- Exercise objective
Convert the listing below into a JSON list of strings, with one string for each line and blank lines skipped. Leave the pictures out.

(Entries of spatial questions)
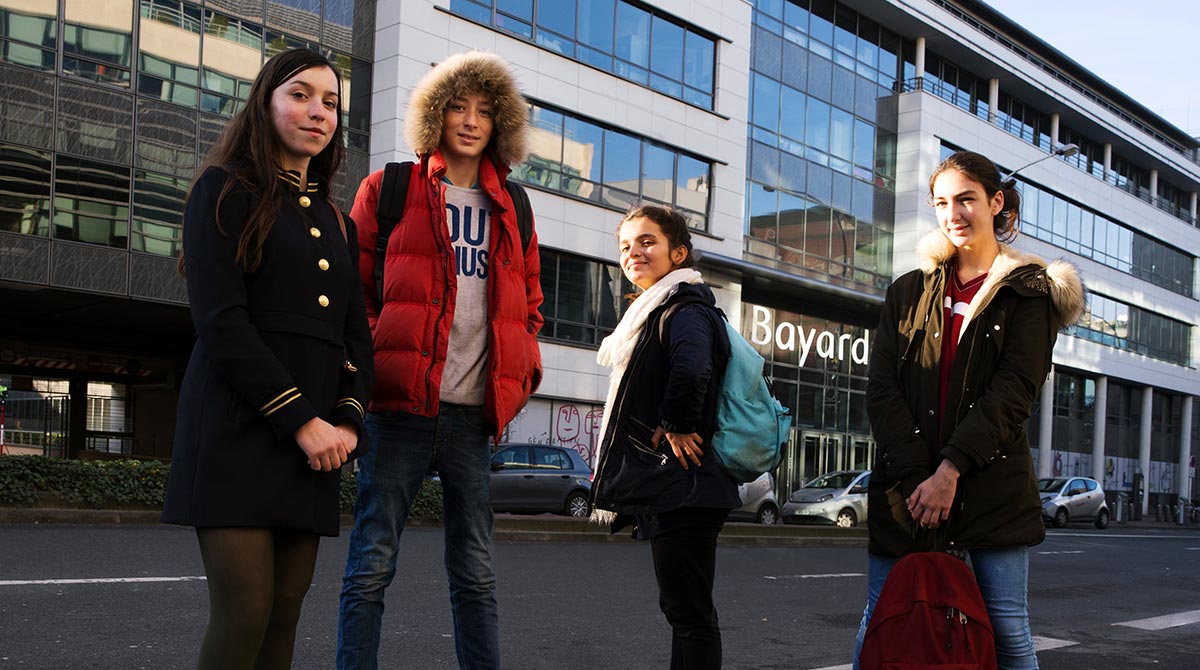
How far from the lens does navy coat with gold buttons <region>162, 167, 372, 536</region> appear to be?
2.82 m

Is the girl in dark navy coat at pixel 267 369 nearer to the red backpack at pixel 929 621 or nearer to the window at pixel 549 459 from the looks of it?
the red backpack at pixel 929 621

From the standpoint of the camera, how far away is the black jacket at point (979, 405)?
3.48 m

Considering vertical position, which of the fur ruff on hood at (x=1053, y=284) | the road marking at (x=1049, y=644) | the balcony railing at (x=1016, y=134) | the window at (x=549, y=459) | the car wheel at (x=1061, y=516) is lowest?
the car wheel at (x=1061, y=516)

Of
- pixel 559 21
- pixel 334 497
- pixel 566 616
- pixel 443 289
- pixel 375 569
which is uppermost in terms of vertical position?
pixel 559 21

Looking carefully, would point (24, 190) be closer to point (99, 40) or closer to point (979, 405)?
point (99, 40)

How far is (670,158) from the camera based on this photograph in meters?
30.2

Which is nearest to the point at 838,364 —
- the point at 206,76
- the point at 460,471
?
the point at 206,76

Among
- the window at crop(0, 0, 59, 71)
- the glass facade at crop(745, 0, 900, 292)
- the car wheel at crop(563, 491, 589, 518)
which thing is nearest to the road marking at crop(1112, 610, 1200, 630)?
the car wheel at crop(563, 491, 589, 518)

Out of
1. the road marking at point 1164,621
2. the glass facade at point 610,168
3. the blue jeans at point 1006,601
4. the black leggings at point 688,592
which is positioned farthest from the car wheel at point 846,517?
the blue jeans at point 1006,601

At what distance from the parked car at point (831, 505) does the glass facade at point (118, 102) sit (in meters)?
13.7

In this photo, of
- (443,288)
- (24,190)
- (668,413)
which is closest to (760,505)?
(24,190)

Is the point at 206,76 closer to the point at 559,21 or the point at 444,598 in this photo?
the point at 559,21

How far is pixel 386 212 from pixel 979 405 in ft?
6.38

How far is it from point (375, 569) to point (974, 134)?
133ft
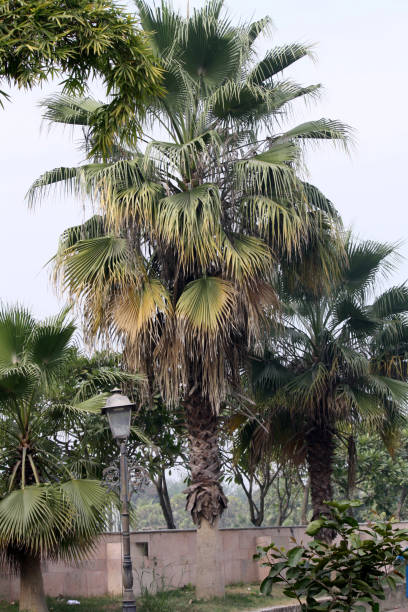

- Finished exercise
[
  "How far from the lens does navy coat with gold buttons <region>162, 167, 372, 536</region> appear to be?",
  "2.82 m",
  "Is the girl in dark navy coat at pixel 267 369 nearer to the red backpack at pixel 929 621 or nearer to the window at pixel 549 459 from the looks of it?",
  "the red backpack at pixel 929 621",
  "From the standpoint of the camera, how far away is the black jacket at point (979, 405)?",
  "3.48 m",
  "Considering vertical position, which of the fur ruff on hood at (x=1053, y=284) | the road marking at (x=1049, y=644) | the balcony railing at (x=1016, y=134) | the window at (x=549, y=459) | the car wheel at (x=1061, y=516) is lowest?",
  "the car wheel at (x=1061, y=516)",
  "Of",
  "- pixel 559 21",
  "- pixel 334 497",
  "- pixel 566 616",
  "- pixel 443 289",
  "- pixel 375 569",
  "which is uppermost in terms of vertical position?",
  "pixel 559 21",
  "Looking carefully, would point (24, 190) be closer to point (99, 40) or closer to point (979, 405)?",
  "point (99, 40)",
  "How far is (670,158) from the camera based on this photograph in meters?",
  "30.2",
  "Which is nearest to the point at 838,364 —",
  "- the point at 206,76",
  "- the point at 460,471",
  "?",
  "the point at 206,76",
  "Among",
  "- the window at crop(0, 0, 59, 71)",
  "- the glass facade at crop(745, 0, 900, 292)",
  "- the car wheel at crop(563, 491, 589, 518)",
  "which thing is nearest to the road marking at crop(1112, 610, 1200, 630)?",
  "the car wheel at crop(563, 491, 589, 518)",
  "Out of",
  "1. the road marking at point 1164,621",
  "2. the glass facade at point 610,168",
  "3. the blue jeans at point 1006,601",
  "4. the black leggings at point 688,592",
  "which is positioned farthest from the car wheel at point 846,517?",
  "the blue jeans at point 1006,601",
  "At what distance from the parked car at point (831, 505) does the glass facade at point (118, 102) sit (in meters)?",
  "13.7",
  "In this photo, of",
  "- (443,288)",
  "- (24,190)",
  "- (668,413)",
  "which is closest to (760,505)?",
  "(24,190)",
  "Is the point at 206,76 closer to the point at 559,21 or the point at 444,598 in this photo?",
  "the point at 559,21",
  "How far is pixel 386 212 from pixel 979 405 in ft?",
  "6.38",
  "How far is it from point (375, 569) to point (974, 134)?",
  "133ft"
]